Re: Crack front of centerboard, nearly through hull

Postby GreenLake » Mon Jun 09, 2025 6:05 pm

Very nice!

Normally, 3M 5200 is one of those materials that's overused, sometimes in inappropriate places. But the deck-hull joint isn't one of them. That's a joint that never gets undone, and both the adhesive and sealant properties are required. Whether that also applies to the gaps at the transom is something impossible to judge remotely, so I won't be making unhelpful suggestions. But I will suggest that you don't apply gelcoat without some laminate backing.

There's a claim that gelcoat never goes over epoxy, but it seems that's not universally true. I'm sure you'll find pointers on the web on what to pay attention to to make that possible. Also, some epoxies work better. System Three used to market one for that purpose, but their newer ones may also work. If in doubt a small test patch is better than having to scrape off a failed repair.

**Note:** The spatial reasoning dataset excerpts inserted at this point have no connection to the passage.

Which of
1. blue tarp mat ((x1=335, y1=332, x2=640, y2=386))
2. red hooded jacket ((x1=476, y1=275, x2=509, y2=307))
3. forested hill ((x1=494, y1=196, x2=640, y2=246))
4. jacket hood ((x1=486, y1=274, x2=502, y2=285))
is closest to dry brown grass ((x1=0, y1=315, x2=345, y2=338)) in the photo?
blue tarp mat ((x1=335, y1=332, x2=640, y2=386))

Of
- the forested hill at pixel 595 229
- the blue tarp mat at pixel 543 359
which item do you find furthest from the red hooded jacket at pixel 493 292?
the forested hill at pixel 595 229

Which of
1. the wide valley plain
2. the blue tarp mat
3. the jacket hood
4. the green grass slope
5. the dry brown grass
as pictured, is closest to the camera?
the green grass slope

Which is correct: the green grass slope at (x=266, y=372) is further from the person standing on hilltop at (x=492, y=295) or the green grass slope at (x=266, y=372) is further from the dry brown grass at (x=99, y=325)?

If I understand the DSII we'll enough, that pipe helps seal the opening from the bilge and also helps with issues that some people have with the wire sawing into the fiberglass. For the latter, I wouldn't have thought of PVC pipe. Some people, I seem to recall, have replaced the wire by dyneema. In that case you want something like PVC to reduce chafe on the rope.

That replacement is a natural upgrade because dyneema is easily as strong and long lasting. I've seen it used on the CB uphaul on an O'Day Mariner, which is a bit larger and has a weighted CB so no need for a downhaul. However, there the weight provides tension, so the line can't float free and get wedged in the CB trunk. Read the old posts, many in the DSII section, to see if someone has something helpful and first hand.